→ **TASK TO COMPLETE**
Exact reproduction of all the data is needed.

(DATA begins)

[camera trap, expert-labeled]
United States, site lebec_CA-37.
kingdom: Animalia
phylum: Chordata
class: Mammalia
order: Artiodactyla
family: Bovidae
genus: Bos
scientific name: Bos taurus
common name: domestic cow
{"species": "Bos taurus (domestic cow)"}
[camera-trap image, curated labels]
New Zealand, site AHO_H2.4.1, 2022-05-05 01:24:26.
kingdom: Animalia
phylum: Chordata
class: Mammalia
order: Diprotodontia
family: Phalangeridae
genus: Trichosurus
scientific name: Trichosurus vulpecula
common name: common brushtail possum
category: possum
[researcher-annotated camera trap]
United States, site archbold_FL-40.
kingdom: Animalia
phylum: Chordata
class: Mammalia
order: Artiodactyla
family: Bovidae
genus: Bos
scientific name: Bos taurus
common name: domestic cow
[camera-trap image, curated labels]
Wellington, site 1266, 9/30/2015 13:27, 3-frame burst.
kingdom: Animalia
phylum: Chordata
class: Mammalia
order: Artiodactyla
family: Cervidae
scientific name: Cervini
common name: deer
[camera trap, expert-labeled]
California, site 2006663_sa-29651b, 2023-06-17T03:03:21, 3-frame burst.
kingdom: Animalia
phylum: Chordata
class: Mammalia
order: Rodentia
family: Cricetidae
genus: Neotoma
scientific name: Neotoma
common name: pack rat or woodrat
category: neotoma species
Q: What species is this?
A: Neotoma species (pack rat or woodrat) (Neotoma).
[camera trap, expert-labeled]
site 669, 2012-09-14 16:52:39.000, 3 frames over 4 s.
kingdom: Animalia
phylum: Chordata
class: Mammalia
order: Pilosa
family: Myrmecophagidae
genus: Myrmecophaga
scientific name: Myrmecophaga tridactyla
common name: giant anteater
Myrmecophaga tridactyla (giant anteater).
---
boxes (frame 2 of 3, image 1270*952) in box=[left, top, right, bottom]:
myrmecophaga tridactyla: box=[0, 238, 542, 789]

(DATA ends)

→ **RESPONSE FOR THIS EXERCISE**
[camera trap, expert-labeled]
United States, site lebec_CA-37.
kingdom: Animalia
phylum: Chordata
class: Mammalia
order: Artiodactyla
family: Bovidae
genus: Bos
scientific name: Bos taurus
common name: domestic cow
{"species": "Bos taurus (domestic cow)"}
[camera-trap image, curated labels]
New Zealand, site AHO_H2.4.1, 2022-05-05 01:24:26.
kingdom: Animalia
phylum: Chordata
class: Mammalia
order: Diprotodontia
family: Phalangeridae
genus: Trichosurus
scientific name: Trichosurus vulpecula
common name: common brushtail possum
category: possum
[researcher-annotated camera trap]
United States, site archbold_FL-40.
kingdom: Animalia
phylum: Chordata
class: Mammalia
order: Artiodactyla
family: Bovidae
genus: Bos
scientific name: Bos taurus
common name: domestic cow
[camera-trap image, curated labels]
Wellington, site 1266, 9/30/2015 13:27, 3-frame burst.
kingdom: Animalia
phylum: Chordata
class: Mammalia
order: Artiodactyla
family: Cervidae
scientific name: Cervini
common name: deer
[camera trap, expert-labeled]
California, site 2006663_sa-29651b, 2023-06-17T03:03:21, 3-frame burst.
kingdom: Animalia
phylum: Chordata
class: Mammalia
order: Rodentia
family: Cricetidae
genus: Neotoma
scientific name: Neotoma
common name: pack rat or woodrat
category: neotoma species
Q: What species is this?
A: Neotoma species (pack rat or woodrat) (Neotoma).
[camera trap, expert-labeled]
site 669, 2012-09-14 16:52:39.000, 3 frames over 4 s.
kingdom: Animalia
phylum: Chordata
class: Mammalia
order: Pilosa
family: Myrmecophagidae
genus: Myrmecophaga
scientific name: Myrmecophaga tridactyla
common name: giant anteater
Myrmecophaga tridactyla (giant anteater).
---
boxes (frame 2 of 3, image 1270*952) in box=[left, top, right, bottom]:
myrmecophaga tridactyla: box=[0, 238, 542, 789]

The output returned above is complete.